In the framework of the centenary of the birth of Truman Capote (1924 -1984), Anagrama brought together Leila Guerriero, Juan Villoro, Martín Bianchi and Berna González Harbor to chat about the author of In Cold Blood.

“He had a short life, of incomparable intensity that knew success and applause, as well as contempt and ostracism, known for his unique style. Capote wrote unforgettable works, in addition to numerous stories and journalistic work,” this is how Silvia Sesé, director of Anagrama, began the talk.

Truman Capote was born in New Orleans on September 30, 1924. and died in Los Angeles on August 25, 1984.

The writer Leila Guerriero is the author of The Difficulty of the Ghost (Anagrama) where she follows in the footsteps of Truman Capote along the Costa Brava, the place where he wrote part of his famous In Cold Blood.

“I was in Palamós, in one of the houses that the writer rented in Spain.

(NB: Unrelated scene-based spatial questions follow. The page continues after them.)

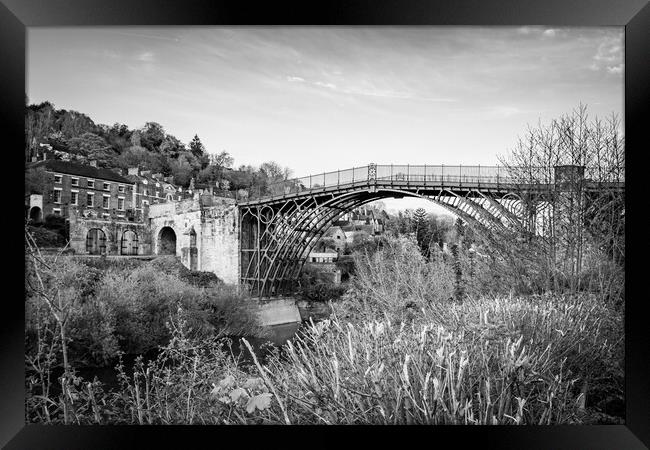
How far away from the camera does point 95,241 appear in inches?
160

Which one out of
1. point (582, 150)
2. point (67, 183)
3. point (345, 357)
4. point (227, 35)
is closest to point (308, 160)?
point (227, 35)

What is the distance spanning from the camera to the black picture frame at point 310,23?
7.82 feet

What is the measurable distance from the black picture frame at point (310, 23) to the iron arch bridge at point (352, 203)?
153 centimetres

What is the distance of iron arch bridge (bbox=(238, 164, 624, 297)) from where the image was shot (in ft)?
14.8

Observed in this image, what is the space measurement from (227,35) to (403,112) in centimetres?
162

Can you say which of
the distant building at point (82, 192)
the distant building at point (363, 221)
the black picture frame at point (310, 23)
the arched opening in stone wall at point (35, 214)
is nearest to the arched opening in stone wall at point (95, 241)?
the distant building at point (82, 192)

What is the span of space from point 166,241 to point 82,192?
3.42 ft

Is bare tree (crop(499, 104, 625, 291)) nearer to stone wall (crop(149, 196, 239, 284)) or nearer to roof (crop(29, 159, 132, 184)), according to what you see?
stone wall (crop(149, 196, 239, 284))

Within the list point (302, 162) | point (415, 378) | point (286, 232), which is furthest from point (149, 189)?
point (415, 378)

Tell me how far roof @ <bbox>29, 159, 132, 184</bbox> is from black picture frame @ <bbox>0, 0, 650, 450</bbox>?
1195mm

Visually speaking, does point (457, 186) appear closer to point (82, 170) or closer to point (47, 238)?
point (82, 170)

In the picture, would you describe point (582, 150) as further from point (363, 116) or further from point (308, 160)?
point (308, 160)

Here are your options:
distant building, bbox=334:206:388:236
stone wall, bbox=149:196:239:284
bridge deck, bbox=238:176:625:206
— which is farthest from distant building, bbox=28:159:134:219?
distant building, bbox=334:206:388:236

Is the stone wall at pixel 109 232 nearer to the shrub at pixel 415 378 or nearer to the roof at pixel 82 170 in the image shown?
the roof at pixel 82 170
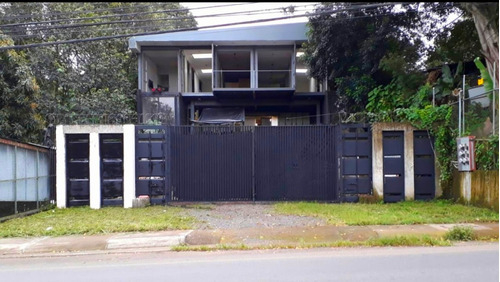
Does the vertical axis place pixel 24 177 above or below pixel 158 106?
below

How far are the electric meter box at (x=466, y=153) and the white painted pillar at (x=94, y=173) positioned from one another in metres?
10.0

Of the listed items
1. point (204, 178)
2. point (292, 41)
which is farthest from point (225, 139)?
point (292, 41)

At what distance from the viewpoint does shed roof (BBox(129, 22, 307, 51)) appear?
1959 cm

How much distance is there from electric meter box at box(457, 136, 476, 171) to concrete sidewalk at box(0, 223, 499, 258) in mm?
2402

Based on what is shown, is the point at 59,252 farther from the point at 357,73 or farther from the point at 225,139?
the point at 357,73

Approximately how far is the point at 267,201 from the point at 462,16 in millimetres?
8791

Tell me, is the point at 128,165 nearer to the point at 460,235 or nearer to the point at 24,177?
the point at 24,177

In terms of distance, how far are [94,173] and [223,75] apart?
12720 millimetres

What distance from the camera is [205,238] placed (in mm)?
8414

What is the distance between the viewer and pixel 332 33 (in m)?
16.5

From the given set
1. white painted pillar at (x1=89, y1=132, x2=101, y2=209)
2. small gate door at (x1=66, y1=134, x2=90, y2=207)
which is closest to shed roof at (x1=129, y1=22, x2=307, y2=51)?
small gate door at (x1=66, y1=134, x2=90, y2=207)

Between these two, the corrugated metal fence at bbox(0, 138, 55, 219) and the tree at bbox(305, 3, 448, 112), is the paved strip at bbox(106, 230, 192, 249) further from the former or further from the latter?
the tree at bbox(305, 3, 448, 112)

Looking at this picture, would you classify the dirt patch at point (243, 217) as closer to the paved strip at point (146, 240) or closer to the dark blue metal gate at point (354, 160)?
the paved strip at point (146, 240)

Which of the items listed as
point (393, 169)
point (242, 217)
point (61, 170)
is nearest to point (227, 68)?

I didn’t know that he had written one of his great works there and not in the United States, where Capote was a guy who had an impressive social life. “He decided to get away from all that when he went to the Costa Brava once the investigation was finished in the town of Holcomb where the crime of this family had occurred.”

For the renowned author, Capote was a great stylist and completely devoted to writing.

“He was a striking and provocative guy who could be very treacherous in interviews, in dealings, but he had enormous intelligence, he was a great reader and at the same time a predator of his contemporaries, he despised many and from an early age he felt very proud of what it was.”

100 Years of Capote | Special expand

in decline

Regarding In Cold Blood, Leila Guerriero commented that He had decided that this book could only be finished when the murderers who had killed the family were executed.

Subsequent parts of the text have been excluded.